### TASK OBJECTIVE
Copy out, exactly as written, only the line containing "At what distance is" and the lines after it through the end of the records.

╭─ SUPPLIED DATA

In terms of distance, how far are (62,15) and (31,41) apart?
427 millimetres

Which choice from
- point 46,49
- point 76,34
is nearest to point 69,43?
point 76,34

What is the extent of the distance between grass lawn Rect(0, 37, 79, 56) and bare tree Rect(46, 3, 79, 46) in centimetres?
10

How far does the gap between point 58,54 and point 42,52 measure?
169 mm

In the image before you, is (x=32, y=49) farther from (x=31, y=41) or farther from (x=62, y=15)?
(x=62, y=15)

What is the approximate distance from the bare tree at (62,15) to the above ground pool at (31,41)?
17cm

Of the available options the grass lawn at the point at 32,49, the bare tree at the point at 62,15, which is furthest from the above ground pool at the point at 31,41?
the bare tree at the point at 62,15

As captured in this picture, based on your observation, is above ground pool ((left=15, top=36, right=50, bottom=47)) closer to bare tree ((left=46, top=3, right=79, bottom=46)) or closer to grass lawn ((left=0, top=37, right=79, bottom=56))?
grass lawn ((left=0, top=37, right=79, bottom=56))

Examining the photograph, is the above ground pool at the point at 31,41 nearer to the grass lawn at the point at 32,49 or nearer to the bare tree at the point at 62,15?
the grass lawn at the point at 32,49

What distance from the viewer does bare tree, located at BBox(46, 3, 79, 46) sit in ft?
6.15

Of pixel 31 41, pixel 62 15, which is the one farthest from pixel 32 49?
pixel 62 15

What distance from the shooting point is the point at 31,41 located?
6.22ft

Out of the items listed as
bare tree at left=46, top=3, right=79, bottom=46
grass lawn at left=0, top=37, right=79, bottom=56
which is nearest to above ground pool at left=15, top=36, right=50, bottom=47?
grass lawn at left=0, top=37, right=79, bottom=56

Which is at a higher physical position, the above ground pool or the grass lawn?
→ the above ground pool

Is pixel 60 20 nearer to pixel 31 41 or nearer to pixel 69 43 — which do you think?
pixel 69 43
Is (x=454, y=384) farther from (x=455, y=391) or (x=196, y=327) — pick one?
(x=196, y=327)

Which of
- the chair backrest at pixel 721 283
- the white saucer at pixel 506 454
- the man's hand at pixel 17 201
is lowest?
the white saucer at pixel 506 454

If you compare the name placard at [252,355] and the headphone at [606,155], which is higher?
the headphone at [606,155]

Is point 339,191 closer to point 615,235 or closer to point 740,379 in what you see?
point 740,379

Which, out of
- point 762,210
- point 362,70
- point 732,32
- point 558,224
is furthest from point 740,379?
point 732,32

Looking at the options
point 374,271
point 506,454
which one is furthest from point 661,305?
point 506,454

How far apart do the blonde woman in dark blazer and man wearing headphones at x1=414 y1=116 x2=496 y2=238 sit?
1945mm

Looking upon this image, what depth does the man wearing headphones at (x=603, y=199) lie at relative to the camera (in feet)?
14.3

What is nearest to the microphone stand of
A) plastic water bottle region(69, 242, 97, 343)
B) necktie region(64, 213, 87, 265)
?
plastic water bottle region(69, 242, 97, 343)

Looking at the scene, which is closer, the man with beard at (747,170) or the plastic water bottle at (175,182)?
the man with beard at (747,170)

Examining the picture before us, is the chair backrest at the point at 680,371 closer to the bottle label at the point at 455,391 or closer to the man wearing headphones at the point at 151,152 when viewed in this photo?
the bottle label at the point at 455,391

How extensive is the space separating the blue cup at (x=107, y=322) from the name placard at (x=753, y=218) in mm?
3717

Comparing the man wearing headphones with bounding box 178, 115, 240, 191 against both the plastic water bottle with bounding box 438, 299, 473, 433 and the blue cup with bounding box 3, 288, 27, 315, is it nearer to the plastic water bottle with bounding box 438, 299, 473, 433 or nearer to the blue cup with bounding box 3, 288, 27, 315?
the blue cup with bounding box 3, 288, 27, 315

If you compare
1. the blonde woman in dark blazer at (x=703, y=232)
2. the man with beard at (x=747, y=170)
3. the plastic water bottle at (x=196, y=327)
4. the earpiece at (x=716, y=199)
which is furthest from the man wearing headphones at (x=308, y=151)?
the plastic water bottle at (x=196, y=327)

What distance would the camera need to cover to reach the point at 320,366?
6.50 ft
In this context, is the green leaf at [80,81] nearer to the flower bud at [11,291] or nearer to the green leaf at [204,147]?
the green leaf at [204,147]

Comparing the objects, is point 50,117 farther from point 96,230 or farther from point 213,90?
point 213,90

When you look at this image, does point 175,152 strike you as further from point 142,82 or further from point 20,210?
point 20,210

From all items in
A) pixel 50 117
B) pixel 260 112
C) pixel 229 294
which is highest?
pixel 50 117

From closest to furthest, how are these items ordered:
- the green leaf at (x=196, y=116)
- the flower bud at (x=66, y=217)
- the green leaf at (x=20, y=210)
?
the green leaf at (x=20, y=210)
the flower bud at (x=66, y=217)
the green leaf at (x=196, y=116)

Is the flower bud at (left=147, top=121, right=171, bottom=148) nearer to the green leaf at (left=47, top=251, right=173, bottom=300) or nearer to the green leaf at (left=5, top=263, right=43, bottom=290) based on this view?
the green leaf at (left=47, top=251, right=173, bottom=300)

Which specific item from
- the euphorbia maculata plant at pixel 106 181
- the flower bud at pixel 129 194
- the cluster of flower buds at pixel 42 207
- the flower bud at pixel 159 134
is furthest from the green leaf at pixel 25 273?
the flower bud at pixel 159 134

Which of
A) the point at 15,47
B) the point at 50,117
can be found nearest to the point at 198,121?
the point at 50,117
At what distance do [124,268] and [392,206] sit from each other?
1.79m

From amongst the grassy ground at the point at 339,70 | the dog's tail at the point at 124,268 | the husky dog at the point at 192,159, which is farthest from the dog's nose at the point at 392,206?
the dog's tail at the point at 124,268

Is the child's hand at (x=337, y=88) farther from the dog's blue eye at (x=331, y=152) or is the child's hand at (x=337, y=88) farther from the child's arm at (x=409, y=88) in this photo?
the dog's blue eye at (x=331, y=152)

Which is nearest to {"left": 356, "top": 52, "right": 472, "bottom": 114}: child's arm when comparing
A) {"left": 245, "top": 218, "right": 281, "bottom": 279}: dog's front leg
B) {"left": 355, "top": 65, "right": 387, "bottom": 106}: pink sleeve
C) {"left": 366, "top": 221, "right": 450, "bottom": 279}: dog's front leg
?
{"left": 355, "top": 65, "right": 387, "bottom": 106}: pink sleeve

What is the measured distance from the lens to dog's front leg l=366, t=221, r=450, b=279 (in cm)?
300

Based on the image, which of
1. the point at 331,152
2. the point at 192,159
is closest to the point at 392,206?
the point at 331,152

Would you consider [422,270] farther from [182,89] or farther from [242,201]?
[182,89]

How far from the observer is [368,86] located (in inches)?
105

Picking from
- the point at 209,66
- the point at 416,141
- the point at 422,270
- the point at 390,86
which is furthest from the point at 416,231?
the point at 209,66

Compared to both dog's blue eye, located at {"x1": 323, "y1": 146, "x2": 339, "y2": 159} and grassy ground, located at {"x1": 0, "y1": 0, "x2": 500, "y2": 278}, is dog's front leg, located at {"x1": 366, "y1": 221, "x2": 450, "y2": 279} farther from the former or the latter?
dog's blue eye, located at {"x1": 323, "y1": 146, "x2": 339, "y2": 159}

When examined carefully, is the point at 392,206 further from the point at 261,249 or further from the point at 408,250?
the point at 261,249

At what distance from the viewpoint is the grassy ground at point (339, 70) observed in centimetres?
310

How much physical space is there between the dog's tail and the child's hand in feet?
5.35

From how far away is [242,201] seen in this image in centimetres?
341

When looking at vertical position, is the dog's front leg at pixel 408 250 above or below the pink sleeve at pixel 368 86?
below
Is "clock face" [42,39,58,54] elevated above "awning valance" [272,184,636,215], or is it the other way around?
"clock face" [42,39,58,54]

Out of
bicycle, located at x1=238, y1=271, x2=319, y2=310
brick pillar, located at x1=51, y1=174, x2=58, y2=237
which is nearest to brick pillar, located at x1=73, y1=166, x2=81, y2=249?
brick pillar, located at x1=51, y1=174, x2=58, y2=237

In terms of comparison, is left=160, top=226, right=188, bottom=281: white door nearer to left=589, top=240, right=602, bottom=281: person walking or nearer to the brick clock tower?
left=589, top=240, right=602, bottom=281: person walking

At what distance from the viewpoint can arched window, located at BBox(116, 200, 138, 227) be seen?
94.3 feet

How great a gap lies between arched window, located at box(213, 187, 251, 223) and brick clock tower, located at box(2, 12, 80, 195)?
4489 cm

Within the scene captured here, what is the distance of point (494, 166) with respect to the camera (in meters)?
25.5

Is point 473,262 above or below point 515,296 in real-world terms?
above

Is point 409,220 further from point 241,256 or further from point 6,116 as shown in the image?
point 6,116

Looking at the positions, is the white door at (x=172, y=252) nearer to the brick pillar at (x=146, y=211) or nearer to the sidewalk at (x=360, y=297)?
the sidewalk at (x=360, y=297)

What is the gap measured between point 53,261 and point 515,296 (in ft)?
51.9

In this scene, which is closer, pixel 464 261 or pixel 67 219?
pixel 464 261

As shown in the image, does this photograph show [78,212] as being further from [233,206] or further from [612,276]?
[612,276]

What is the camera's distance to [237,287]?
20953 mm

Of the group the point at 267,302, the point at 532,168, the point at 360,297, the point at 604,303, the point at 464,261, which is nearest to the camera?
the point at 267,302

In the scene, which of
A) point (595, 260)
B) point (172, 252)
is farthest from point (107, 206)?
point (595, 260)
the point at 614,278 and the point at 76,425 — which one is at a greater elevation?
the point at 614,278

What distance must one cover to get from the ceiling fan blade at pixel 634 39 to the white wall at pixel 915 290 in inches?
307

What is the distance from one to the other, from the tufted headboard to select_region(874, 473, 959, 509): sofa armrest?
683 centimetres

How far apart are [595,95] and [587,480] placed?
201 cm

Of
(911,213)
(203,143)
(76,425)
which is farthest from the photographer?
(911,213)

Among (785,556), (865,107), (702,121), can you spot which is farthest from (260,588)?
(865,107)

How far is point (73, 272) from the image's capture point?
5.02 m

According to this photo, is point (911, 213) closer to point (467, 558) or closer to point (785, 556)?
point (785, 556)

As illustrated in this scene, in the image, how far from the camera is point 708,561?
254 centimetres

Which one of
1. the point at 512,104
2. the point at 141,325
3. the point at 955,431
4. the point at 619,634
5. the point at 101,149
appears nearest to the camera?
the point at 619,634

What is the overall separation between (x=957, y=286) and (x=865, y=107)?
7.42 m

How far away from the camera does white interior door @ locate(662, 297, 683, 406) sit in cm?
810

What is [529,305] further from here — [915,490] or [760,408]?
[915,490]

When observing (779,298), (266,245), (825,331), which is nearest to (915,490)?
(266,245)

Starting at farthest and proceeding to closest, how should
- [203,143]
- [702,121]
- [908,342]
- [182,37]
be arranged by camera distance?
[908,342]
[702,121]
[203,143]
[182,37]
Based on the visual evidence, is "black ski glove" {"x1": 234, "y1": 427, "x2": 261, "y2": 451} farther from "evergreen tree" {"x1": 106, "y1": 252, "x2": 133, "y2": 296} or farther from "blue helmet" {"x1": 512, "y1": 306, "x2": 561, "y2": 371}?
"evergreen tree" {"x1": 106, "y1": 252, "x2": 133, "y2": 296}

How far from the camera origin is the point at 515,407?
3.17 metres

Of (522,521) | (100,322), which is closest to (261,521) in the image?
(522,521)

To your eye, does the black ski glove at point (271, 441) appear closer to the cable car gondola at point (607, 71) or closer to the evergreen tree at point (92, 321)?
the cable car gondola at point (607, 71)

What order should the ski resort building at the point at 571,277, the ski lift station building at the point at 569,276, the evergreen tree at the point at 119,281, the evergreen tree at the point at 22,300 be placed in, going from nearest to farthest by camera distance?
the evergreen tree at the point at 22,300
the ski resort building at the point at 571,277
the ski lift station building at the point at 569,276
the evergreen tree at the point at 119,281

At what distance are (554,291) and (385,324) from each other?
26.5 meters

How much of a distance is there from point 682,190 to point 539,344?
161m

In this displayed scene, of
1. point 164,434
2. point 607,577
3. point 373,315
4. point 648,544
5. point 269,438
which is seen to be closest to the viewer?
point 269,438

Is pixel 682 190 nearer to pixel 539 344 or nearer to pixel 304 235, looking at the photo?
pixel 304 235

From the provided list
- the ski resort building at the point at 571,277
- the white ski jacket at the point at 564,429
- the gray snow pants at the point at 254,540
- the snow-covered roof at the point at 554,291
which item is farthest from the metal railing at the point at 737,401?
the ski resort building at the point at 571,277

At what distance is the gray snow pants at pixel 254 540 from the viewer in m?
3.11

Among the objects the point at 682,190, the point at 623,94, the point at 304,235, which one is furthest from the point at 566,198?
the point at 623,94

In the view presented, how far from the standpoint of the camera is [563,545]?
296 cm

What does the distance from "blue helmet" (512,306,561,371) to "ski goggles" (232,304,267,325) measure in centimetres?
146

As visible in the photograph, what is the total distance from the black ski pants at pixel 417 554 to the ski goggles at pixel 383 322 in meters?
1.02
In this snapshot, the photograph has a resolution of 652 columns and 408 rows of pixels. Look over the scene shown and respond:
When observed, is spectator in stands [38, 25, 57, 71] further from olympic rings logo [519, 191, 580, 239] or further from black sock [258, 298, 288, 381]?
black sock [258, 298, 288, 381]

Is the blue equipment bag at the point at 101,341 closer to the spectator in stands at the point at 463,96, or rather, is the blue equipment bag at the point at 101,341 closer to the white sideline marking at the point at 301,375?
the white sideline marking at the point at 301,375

╰─

### OUTPUT FOR THIS TASK
At what distance is the gray snow pants at pixel 254 540 from the viewer in m?
3.11

Among the objects the point at 682,190, the point at 623,94, the point at 304,235, which one is furthest from the point at 566,198?
the point at 623,94

In the view presented, how far from the standpoint of the camera is [563,545]?
296 cm

What does the distance from "blue helmet" (512,306,561,371) to "ski goggles" (232,304,267,325) measure in centimetres?
146

As visible in the photograph, what is the total distance from the black ski pants at pixel 417 554 to the ski goggles at pixel 383 322 in meters?
1.02
In this snapshot, the photograph has a resolution of 652 columns and 408 rows of pixels. Look over the scene shown and respond:
When observed, is spectator in stands [38, 25, 57, 71] further from olympic rings logo [519, 191, 580, 239] or further from black sock [258, 298, 288, 381]?
black sock [258, 298, 288, 381]

Is the blue equipment bag at the point at 101,341 closer to the spectator in stands at the point at 463,96, or rather, is the blue equipment bag at the point at 101,341 closer to the white sideline marking at the point at 301,375?
the white sideline marking at the point at 301,375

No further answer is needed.